Nel 1982 Pia Covre e la sua collega Carla Corso facevano le sex worker nella zona di Pordenone e decisero di reagire agli abusi che subivano dai militari americani della base di Aviano e si unirono in un comitato per i diritti delle sex worker esponendo un documento redatto da loro dal titolo: “Le prostitute rivendicano il loro diritto all’esistenza” , fondando il Comitato per i diritti civili delle prostitute (https://it.wikipedia.org/wiki/Pia_Covre ). In alcuni paesi(come ad esempio la Nuova Zelanda) è emerso un modello neo-regolamentarista, realizzato tenendo conto dell’opinione  delle/dei sex worker, rendendole delle partecipanti attive nelle norme in cui sono coinvolte/i. In Italia, sebbene ci siano state numerose mobilitazioni dal basso ancora oggi le sex worker non vengono considerate nella proposta di nuove leggi sulla materia. Auspichiamo il loro coinvolgimento nel prossimo futuro e invitiamo a prestare loro ascolto, così come è stato fatto molti anni fa per la stesura della legge Merlin, che allo stato attuale necessita certamente un adeguamento al presente.  

Abbiamo visto come le donne hanno lottato e stanno lottando per migliorare le loro condizioni. La pressione da parte delle sex worker nel caso della legge Merlin è stata fondamentale per portare ad un loro liberazione. Abbiamo visto come ognuna può lottare a seconda delle proprie possibilità, prima della legge Merlin le lavoratrici delle case chiuse avevano pesanti limitazioni di movimento a causa della loro condizione di schiavitù. Tramite le lettere sono riuscite ad ottenere i risultati sperati, cioè chiudere quei luoghi di schiavitù e riottenere la libertà con la cancellazione delle schedature. È opportuno ricordare, che le donne schedate come prostitute che esercitavano il mestiere al di fuori delle case chiuse fossero interdette dai diritti politici. Nel 1946, mentre le altre donne italiane ottennero finalmente pieni diritti politici, le sex worker ne venivano escluse. 

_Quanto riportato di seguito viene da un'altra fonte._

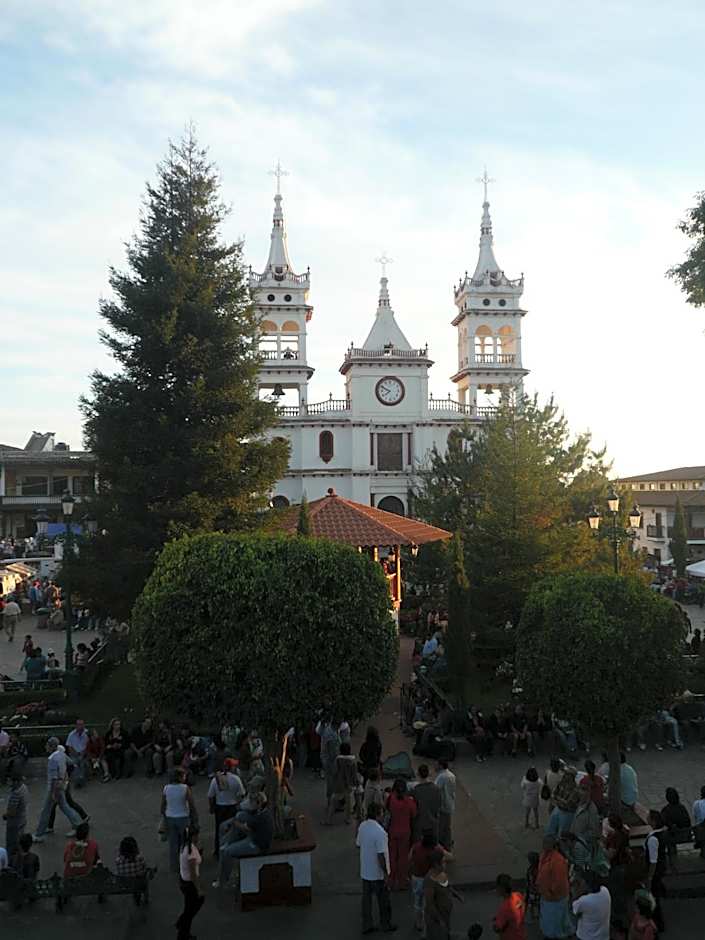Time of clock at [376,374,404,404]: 7:49
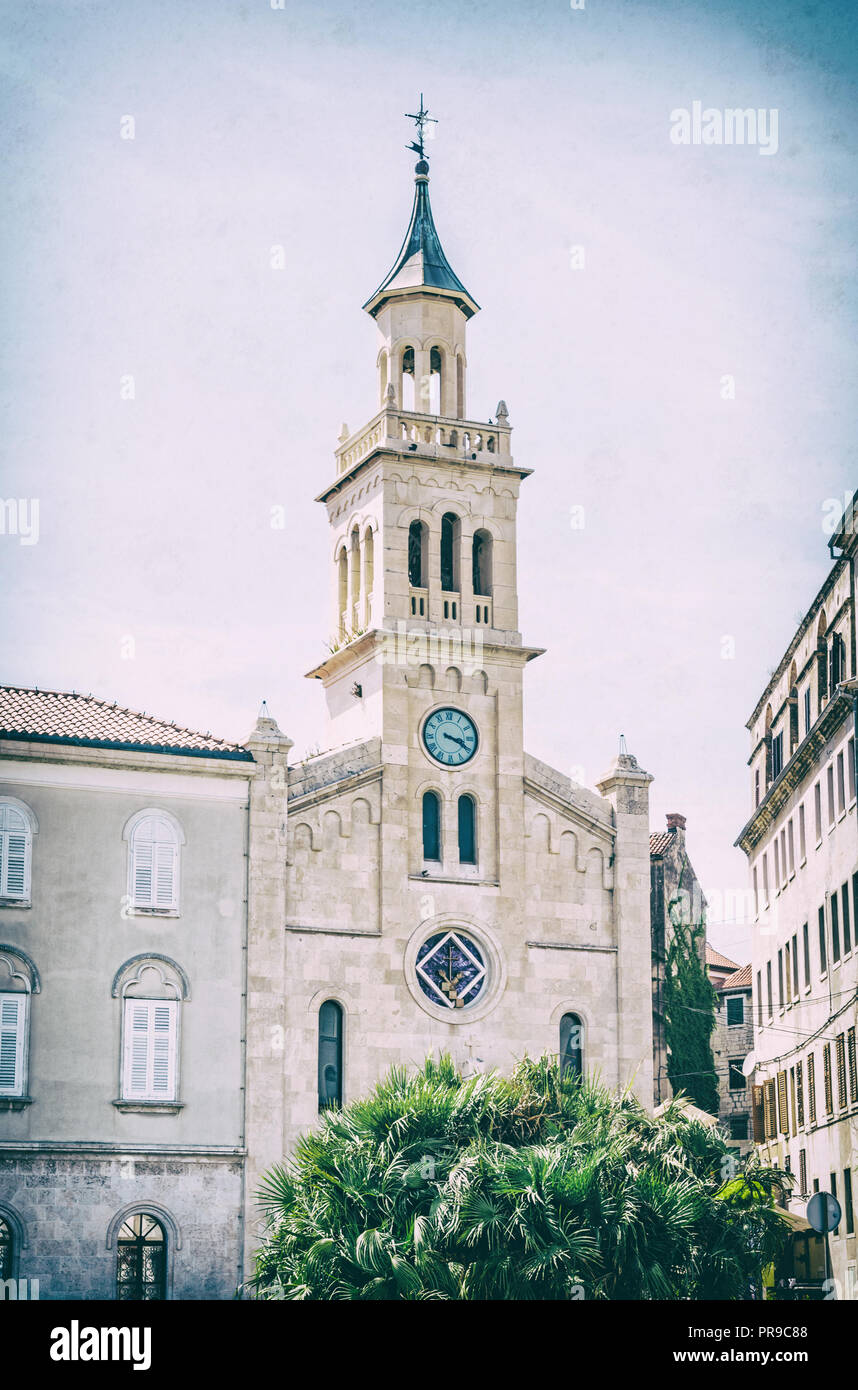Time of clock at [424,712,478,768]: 3:19
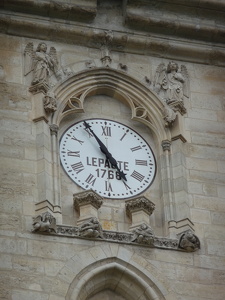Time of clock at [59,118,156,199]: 4:54
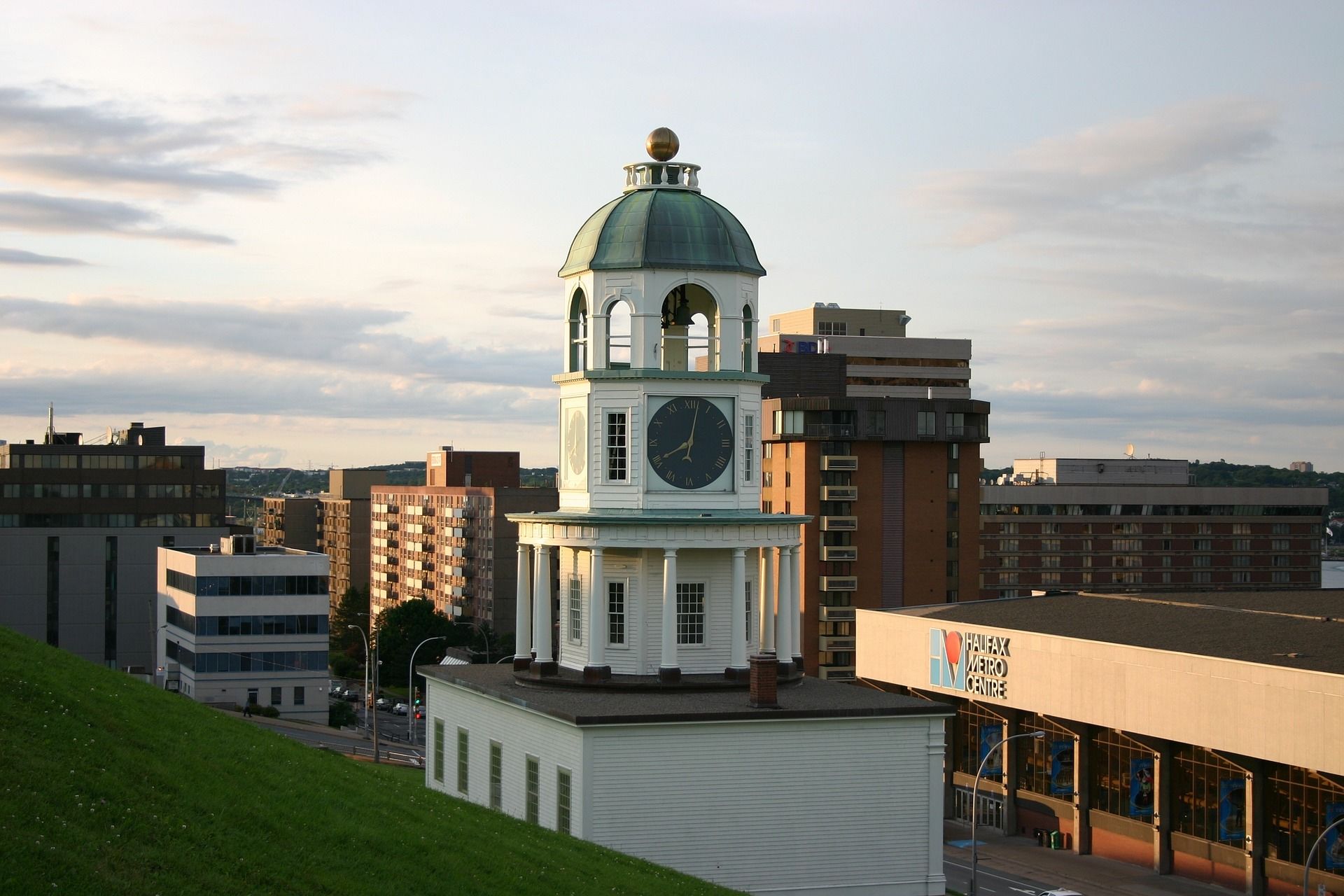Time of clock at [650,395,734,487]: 8:02
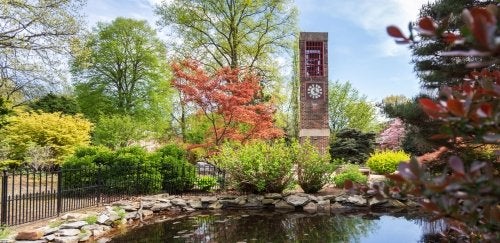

Oltre alla legge Merlin, anche la lotta dei movimenti pro sex work ha vitale importanza, garantire diritti sindacali a coloro che si prostituiscono deve essere una priorità. In alcuni paesi (come la Nuova Zelanda) la lotta dei movimenti pro sex work ha comportato notevoli cambiamenti e miglioramenti sulle condizioni di vita di coloro che lavorano nel mercato del sesso. Ciò che oggi è più attuale che mai ed è propria di un femminismo intersezionale è la lotta contro la stigmatizzazione dei/delle sex work. Recentemente è nata l’associazione Swipe che ha lo scopo di promuovere la collaborazione fra sex worker e la divulgazione dei diritti dei/delle sex worker.